July 7, 2022, 7:21 AM MSTBy Sarah Jacoby
Like many young people, Chase, 18, noticed she was developing symptoms of depression when the COVID-19 pandemic started.
Although she’d tried medications and therapy, Chase felt her symptoms get worse over the course of a few months. And she knew things were really getting serious when thoughts of suicide crept in.
That’s when her mother found research about a new type of treatment for depression called Stanford neuromodulation therapy, which uses magnetic fields to stimulate the brain. (It was previously referred to as Stanford accelerated intelligent neuromodulation therapy or SAINT.)
Chase, 18, benefitted from a new experimental depression therapy.
The treatment is similar to transcranial magnetic stimulation, a non-invasive therapy that’s been used to help treat depression for about 15 years.
With TMS, patients receive painless magnetic pulses to specific areas of their brains. Experts don’t totally understand how it works, but this type of stimulation appears to activate certain brain areas and gradually relieve symptoms of depression, the Mayo Clinic explains. And it’s particularly useful for patients who have already tried more conventional options, like medication and therapy.
But TMS can take a while to actually work. Typically, patients will have to undergo one TMS session per day, five days a week, for a few weeks or months.
SNT uses the same basic concept but with an accelerated, more intensive regimen, Dr. Nolan Williams, assistant professor of psychiatry and brain sciences at Stanford University, told NBC News investigative correspondent Vicky Nguyen in a segment aired Thursday.
With this therapy, patients get 10 treatments per day for five days with an hour between each session. And it can be used alongside other treatments, like medication, that a patient may already be on.
“You have a thing attached next to your head, and it’ll just kind of tap and you can hear it,” Chase said, adding that she spent the time during her sessions watching Netflix. “It’s just like tapping for 10 minutes. … Then you have 45 minutes for a break and then you do it again.”
For another patient Sergio, 30, the changes happened quickly. “It really is just a fundamentally different treatment,” he said. “It just works. The symptoms that are gone, there is just immediate relief.”
The symptoms that are gone, there is just immediate relief,” Sergio told NBC News investigative correspondent Vicky Nguyen.
In a small recent study, published in October in the American Journal of Psychiatry, Williams and his colleagues compared results from 14 participants who received SNT to 15 who received a placebo treatment.
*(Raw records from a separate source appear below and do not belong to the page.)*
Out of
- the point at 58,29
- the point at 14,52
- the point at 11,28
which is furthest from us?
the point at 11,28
After four weeks, participants who’d gotten SNT showed a 52% reduction in their depression symptoms compared to 11% in the control group.
“It’s humbling to be able to see that your work has had a positive impact on people and able to change their life,” said Williams, who is also the director of the Brain Stimulation Lab at Stanford. Now, Williams and his team are looking to continue validating those results in clinical trials, which are currently recruiting participants all over the country.
These days, Chase is able to get back to the gym and feels like her energy levels are up. The thoughts of self-harm and suicide have also reduced significantly, she said.
Sergio has also noticed significant changes in his mood and behavior since the treatment. “It’s wonderful to be able to enjoy the things I loved again,” he said. “I have a greater appreciation for life and all of the gifts and blessings that I have.”